> TEXT SECTION:
BEGIN

My favorite fishing proverb (ancient Chinese):

	"If you want to be happy for a moment 
               get drunk.
           If you want to be happy for 3 days
               get married.
           If you want to be happy for a week
               kill your pig and eat it.
           If you want to be happy for life
               learn to fish."
[PICTURE]


Reel Adventures

For those interested, my brother Richard and a fellow contracting friend, Terry Deeny, guide and put together fishing trips. They do a nice job in scouting sites and organizing trips. They can be reached at 1-206-483-1971 (Rick Egge) or 1-206-722-0633 (Terry). They're not into computers, so more primitive communication methods must be used. Any E-Mail inquiries will be passed along.

Places I have fished

Pacific Salmon

[Chinook] [Coho] [Chum] [Sockeye] [Pink] [Steelhead]

There are six species of Pacific Salmon indigenous to the Western Coast of North America. This was recently revised through a decision by the American Fisheries Society from five to include Steelhead (now designated as Oncorhynchus Mykiss) in recognition that there is no generic differences in the species from previosly grouped Pacific Salmon. Unlike their relative, the Atlantic Salmon, a Pacific Salmon returns only once to breed and die (the Steelhead is an exception to this behavoir and some of the species return to spawn more than once). Salmon turn reddish in color (the Steelhead turn blackish) when returning into fresh water, and males develop hooked noses. From their exact redd, where they hatch in the many rivers of the West Coast ranging from Alaska to California, the Pacific Salmon goes to sea and returns, traveling thousands of miles, to renew and die in predetermined life cycles. It is one of the wonders of nature.

END

> THE DATA:

BEGIN

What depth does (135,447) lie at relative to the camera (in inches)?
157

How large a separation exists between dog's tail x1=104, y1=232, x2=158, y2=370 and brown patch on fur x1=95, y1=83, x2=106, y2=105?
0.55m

END

> WHAT TO DO:
Copy the stretch from "My favorite fishing" through "get married." in the fishing page above.

> ANSWER:
My favorite fishing proverb (ancient Chinese):

	"If you want to be happy for a moment 
               get drunk.
           If you want to be happy for 3 days
               get married.